Similar to ridge regression, LASSO regression adds a penalty term to the least-squares cost function. However, LASSO uses a $L_1$ penalty term instead of a $L_2$ penalty term:

$$
C(\mathbf{w}) = \| \mathbf{y} - \mathbf{X} \mathbf{w} \|_2^2 + \alpha \| \mathbf{w} \|_1
$$

The LASSO penalty term encourages sparsity in the weight vector, which can be useful for feature selection. Lasso encourages solutions to sit on the axes, therefore some of the weights are set to zero.
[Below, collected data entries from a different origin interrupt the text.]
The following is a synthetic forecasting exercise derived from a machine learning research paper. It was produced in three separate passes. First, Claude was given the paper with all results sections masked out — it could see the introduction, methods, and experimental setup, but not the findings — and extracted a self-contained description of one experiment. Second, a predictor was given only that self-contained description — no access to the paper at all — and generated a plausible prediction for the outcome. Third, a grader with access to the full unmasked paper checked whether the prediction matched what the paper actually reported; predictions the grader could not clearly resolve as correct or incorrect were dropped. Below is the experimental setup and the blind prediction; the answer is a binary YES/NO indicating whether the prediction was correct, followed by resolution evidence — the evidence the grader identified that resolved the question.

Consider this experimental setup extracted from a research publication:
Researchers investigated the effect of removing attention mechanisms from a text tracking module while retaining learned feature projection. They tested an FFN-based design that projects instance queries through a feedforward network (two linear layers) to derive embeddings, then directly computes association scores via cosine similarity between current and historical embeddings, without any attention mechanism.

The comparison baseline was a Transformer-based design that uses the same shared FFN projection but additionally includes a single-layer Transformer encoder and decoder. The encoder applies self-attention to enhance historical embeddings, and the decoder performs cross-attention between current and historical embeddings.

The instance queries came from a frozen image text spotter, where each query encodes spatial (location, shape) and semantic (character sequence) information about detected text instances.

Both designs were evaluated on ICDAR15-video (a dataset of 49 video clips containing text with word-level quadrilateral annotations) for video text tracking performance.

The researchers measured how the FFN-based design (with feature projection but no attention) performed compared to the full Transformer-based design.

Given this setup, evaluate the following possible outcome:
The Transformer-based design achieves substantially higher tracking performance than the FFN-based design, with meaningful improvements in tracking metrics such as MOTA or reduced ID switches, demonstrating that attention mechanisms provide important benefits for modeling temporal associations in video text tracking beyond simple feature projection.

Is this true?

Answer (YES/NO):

However, unfortunately, there is no closed-form solution for the optimal weights in the LASSO case. We have to use numerical optimisation methods to solve the problem but solutions are sparse and can be found efficiently.

In [None]:
from sklearn.linear_model import Lasso

lasso = Lasso(alpha=0.002).fit(X_train_s, y_train)
print('Weights:', lasso.coef_)
print('Intercept:', lasso.intercept_)

We then copy code from the previous section, making the replacement `Ridge(alpha = 0.002)` -> `Lasso(alpha = 0.002)`.

In [None]:
degrees = list(range(12))
models = list()
train_mses = list()
test_mses = list()

X_grid = np.linspace(min(X_train_s.min(), X_test_s.min()), 
                     max(X_train_s.max(), X_test_s.max()), num=1001)
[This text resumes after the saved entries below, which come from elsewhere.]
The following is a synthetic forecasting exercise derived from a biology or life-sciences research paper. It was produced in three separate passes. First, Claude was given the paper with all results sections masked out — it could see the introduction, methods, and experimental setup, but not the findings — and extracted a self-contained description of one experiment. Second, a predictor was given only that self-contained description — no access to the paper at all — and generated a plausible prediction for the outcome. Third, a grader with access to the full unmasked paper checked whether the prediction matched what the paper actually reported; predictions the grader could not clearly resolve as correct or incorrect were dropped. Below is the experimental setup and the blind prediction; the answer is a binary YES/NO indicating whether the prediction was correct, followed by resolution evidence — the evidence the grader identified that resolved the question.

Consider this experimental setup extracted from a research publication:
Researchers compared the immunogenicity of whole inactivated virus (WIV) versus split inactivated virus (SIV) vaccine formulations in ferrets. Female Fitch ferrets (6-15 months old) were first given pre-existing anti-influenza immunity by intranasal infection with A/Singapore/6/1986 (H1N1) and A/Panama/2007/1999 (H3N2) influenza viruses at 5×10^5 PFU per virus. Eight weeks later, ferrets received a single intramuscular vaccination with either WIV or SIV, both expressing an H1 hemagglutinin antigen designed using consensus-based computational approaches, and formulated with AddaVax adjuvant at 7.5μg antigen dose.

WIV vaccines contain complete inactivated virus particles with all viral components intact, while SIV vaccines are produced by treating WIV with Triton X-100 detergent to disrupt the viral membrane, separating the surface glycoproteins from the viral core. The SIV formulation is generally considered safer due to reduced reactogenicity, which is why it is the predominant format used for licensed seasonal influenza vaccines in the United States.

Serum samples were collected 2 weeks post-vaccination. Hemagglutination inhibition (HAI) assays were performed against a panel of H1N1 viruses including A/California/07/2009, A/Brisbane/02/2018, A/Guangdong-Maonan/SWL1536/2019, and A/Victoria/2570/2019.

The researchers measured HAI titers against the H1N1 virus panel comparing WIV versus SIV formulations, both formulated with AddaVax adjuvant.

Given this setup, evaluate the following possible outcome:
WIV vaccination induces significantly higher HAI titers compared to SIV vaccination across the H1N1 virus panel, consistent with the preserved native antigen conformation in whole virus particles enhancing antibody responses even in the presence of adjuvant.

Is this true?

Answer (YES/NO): YES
plt.figure(figsize=(20,16))
for i, degree in enumerate(degrees):
    plt.subplot(len(degrees)//2, 2, i+1) 
    
    # Transform features
    poly = PolynomialFeatures(degree=degree)
    Phi_train, Phi_test = poly.fit_transform(X_train_s), poly.fit_transform(X_test_s)
    Phi_grid = poly.fit_transform(X_grid[:,np.newaxis])
    
    # Fit model
    lr_poly = Lasso(alpha = 0.002).fit(Phi_train, y_train)
    models.append(lr_poly)
    
    # Evaluate
    train_mse = mean_squared_error(lr_poly.predict(Phi_train), y_train)
    train_mses.append(train_mse)
    test_mse = mean_squared_error(lr_poly.predict(Phi_test), y_test)
    test_mses.append(test_mse)
    
    plt.plot(X_grid, lr_poly.predict(Phi_grid), 'k', label='Prediction')
    plt.scatter(X_train_s, y_train, color='b', marker='.', label='Train')
    #plt.scatter(X_test_s, y_test, color='r', marker='.', label='Test')
    plt.title('Degree {} | Train MSE {:.3f}'.format(degree, train_mse))
    plt.legend()
    
plt.suptitle('Polynomial lasso regression for different polynomial degrees', y=1.05, fontsize=32)
plt.tight_layout()

In [None]:
plt.plot(degrees, train_mses, color='b', label='Train')
plt.plot(degrees, test_mses, color='r', label='Test')
plt.title('MSE vs. polynomial degree')
plt.ylabel('MSE')
plt.xlabel('Polynomial degree')
plt.legend()
plt.show()

Finally, we'll plot the L1 norm of the weights versus the polynomial degree.

In [None]:
w_L2 = [np.sum(abs(m.coef_)) for m in models]
plt.plot(degrees, w_L2)
plt.xlabel('Polynomial degree')
plt.ylabel(r'$\| \mathbf{w} \|_2^2$')
plt.show()

## Bonus: Hyperparameter-tuning in regressions (this section is optional)

You may want to experiment with different settings for the regularisation parameter $\alpha$. 
How could you select the 'best' value of $\alpha$ to achieve a good balance between training error and generalisation error?